Leader: Back to life

‘Death to dividends,’ we vowed in 1998. Boy were we wrong. President Bush’s proposal to end double-taxation of dividends could bring the cash payout back from the brink. Even companies that would never have dreamed of it are now taking a close look at dividends, with tech powerhouses like Cisco and Oracle hinting they might suddenly transform into widows and orphans stocks.

Five years ago the S&P 500’s average yield was sinking past 1.5 percent as stock prices rocketed. Today the average is only 1.7 percent despite much lower stock prices. The fund managers we talked to in 1998 didn’t see the point in dividends after yield sank below 2 percent. Then the only thing standing in the way of wholesale dividend cuts was the implied bad news effect on investors and analysts.

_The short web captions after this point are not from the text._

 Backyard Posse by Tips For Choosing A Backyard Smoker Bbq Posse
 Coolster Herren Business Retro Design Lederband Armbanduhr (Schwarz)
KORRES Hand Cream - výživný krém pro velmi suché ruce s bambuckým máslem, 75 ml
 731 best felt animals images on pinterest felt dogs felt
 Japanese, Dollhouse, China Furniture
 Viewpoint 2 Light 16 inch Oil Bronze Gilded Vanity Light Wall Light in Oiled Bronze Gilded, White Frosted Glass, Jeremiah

What fund managers wanted then and what they need now are healthy companies with growing earnings and rising stock prices. But a rash of dividends could stop companies from spending to grow or to acquire other companies, meaning slower earnings growth. It could reduce buybacks, meaning higher dilution from options and lower earnings per share. It could lead to rising debt levels, meaning unstable companies.

Wouldn’t it make more sense to tackle the other side of double taxation by slashing corporate taxes? That would benefit all stakeholders, not just the wealthy few who own shares directly and thrive on dividends. No wonder Democrat Senator Tom Daschle calls Bush’s proposal the Leave No Millionaire Behind Act.

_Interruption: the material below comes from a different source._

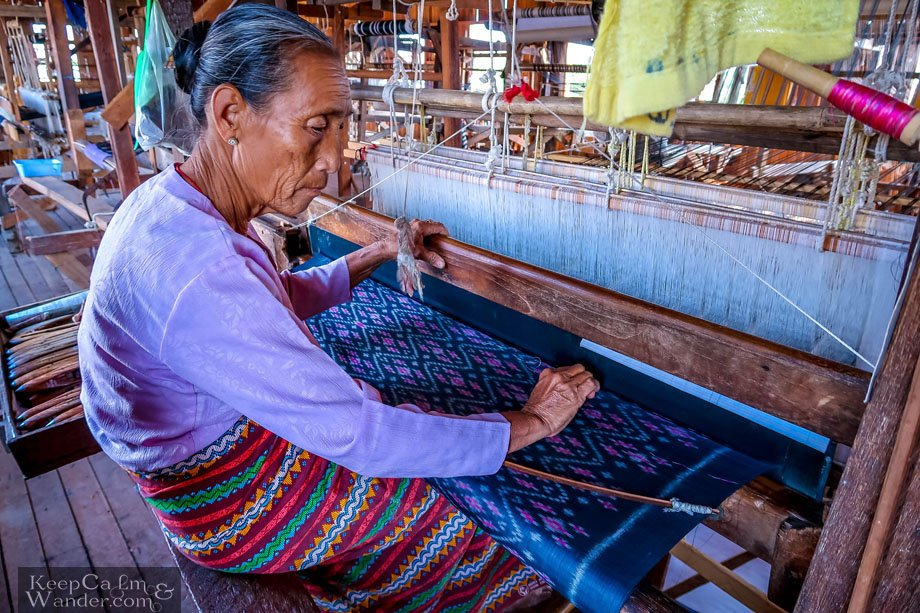 Myanmar Lake Inle Tour + Shwe InDein Pagodas for a Day Textile Factory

A point getting little attention is that capital gains tax would effectively be reduced, too. You should wait and see before rushing into launching a dividend. After all, it’s a whole lot harder to cut a dividend later; there can be only one interpretation and it’s a negative one.

Microsoft was the first cash-rich contender to announce a brand new dividend last month. It was careful to couch the announcement in soothing words about ongoing buybacks and ‘very broad and deep investments in research, sales and marketing.’ They’re no fools; they know investors and analysts would worry the dividend meant there was nothing better to spend the cash on.

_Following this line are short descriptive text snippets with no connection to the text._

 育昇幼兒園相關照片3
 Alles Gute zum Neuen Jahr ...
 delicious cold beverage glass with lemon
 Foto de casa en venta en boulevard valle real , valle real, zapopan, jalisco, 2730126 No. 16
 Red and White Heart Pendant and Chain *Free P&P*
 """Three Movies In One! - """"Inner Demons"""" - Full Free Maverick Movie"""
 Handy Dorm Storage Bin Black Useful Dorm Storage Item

Wall Street was delighted, at least until the news sunk in that Microsoft’s last quarter’s revenue was lower than expected because of weak tech spending. Was it coincidence that a stock split was announced the same day? That’s little but window dressing. The new dividend is 8 cents a share (post-split), giving Microsoft a yield of just 0.29 percent and costing it $850 mn, which barely puts a dent in a $40 bn cash pile. Between Bush’s tax feint and Microsoft’s minuscule dividend coming close on its heels, is that the whiff of spin we smell?